§ Exercise aim:
Print out all of the records exactly; no picture belongs in the result.

[Scraped caption text data]
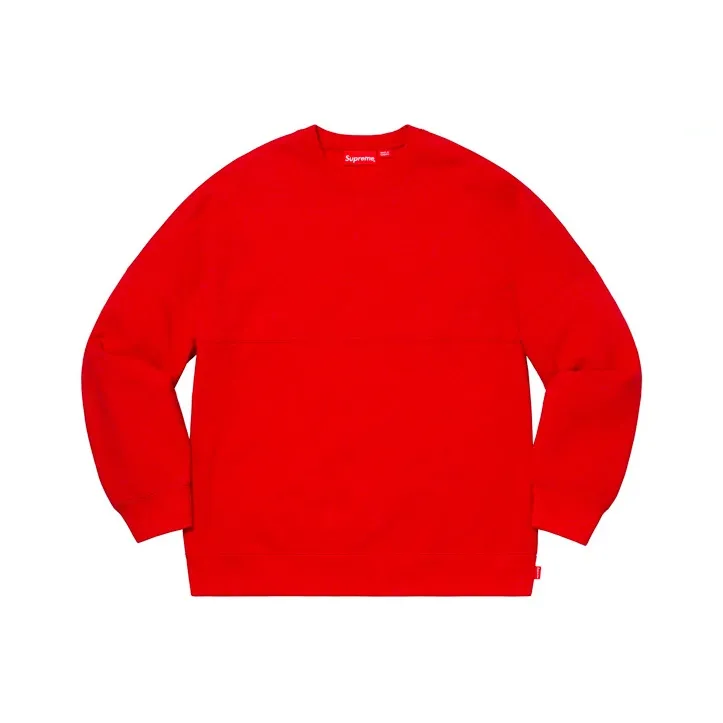 Supreme Stars Crewneck-0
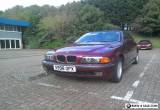 1998 BMW 528i E39 for Sale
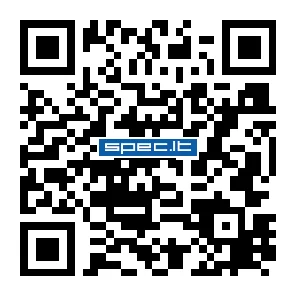 QR kodas | Lietuvos Vaikų Šalpos Fondas Globa | spec.lt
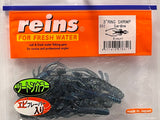 Reins guminukas Ring Shrimp 3" — 32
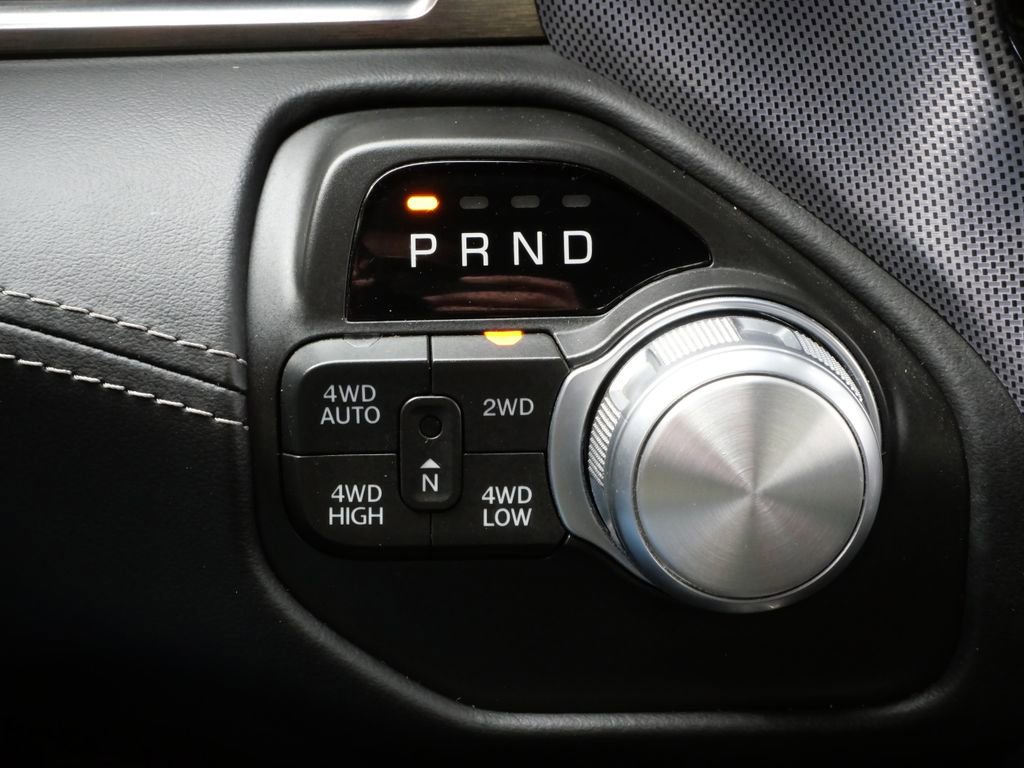 Used 2019 RAM 1500 Limited w/ Advanced Safety Group AWD/4WD image 28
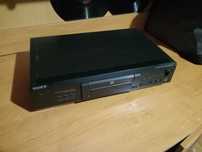 Odtwarzacz CD Sony CDP-XE530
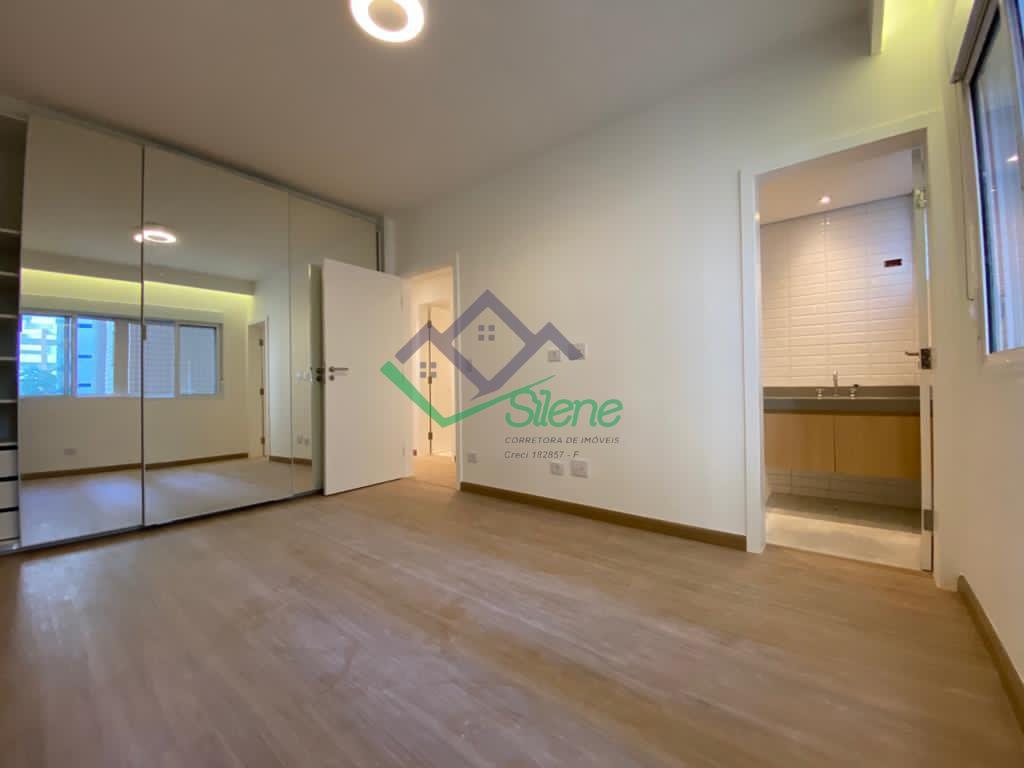 Apartamento para alugar com 3 quartos, 127m² - Foto 8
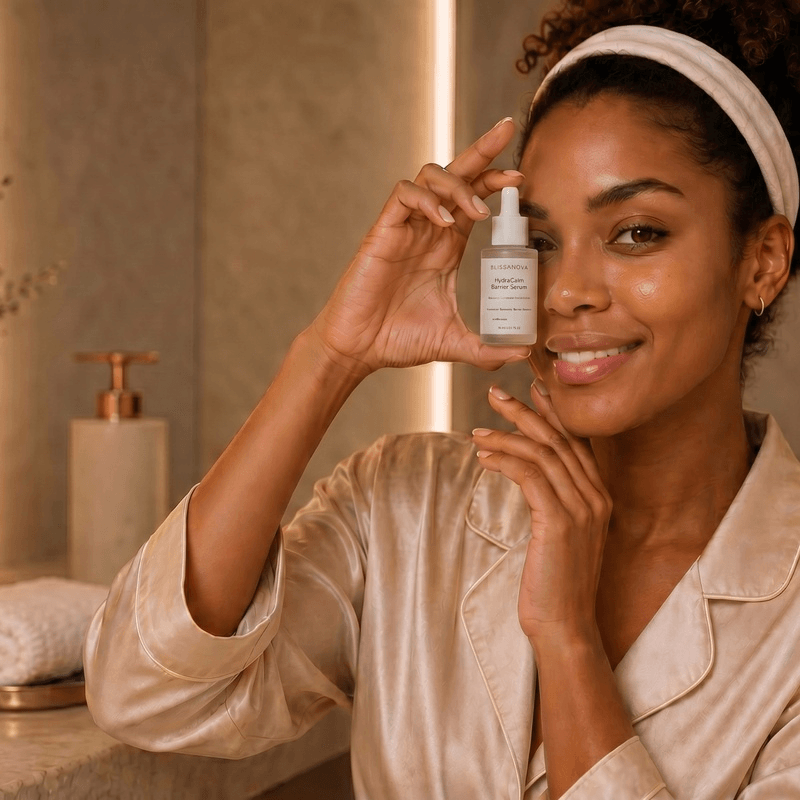Blissanova™ HydraCalm Barrier Serum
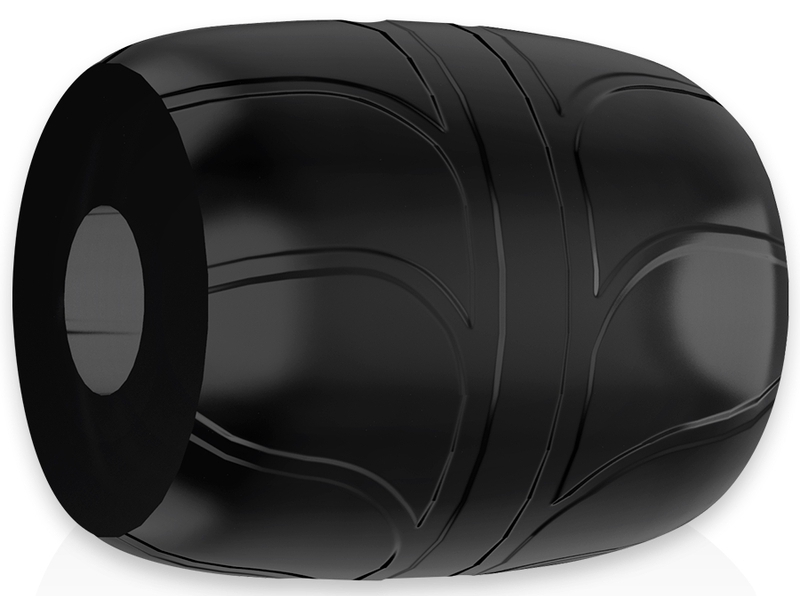 Ballstretcher ANILLO PR11 5cm Noir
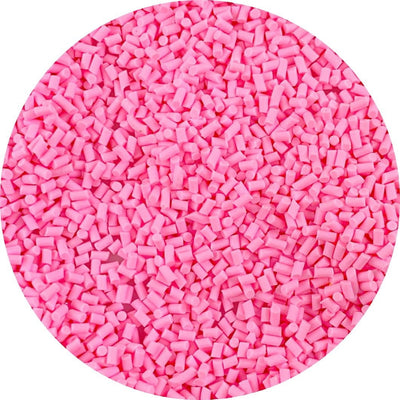 Pastel Pink Sprinkles - Shop Slime Supplies - Dope Slimes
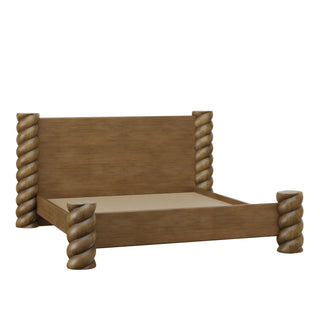 Myrrh Bed Frame, California King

§ Solution:
 Supreme Stars Crewneck-0
 1998 BMW 528i E39 for Sale
 QR kodas | Lietuvos Vaikų Šalpos Fondas Globa | spec.lt
 Reins guminukas Ring Shrimp 3" — 32
 Used 2019 RAM 1500 Limited w/ Advanced Safety Group AWD/4WD image 28
 Odtwarzacz CD Sony CDP-XE530
 Apartamento para alugar com 3 quartos, 127m² - Foto 8
Blissanova™ HydraCalm Barrier Serum
 Ballstretcher ANILLO PR11 5cm Noir
 Pastel Pink Sprinkles - Shop Slime Supplies - Dope Slimes
 Myrrh Bed Frame, California King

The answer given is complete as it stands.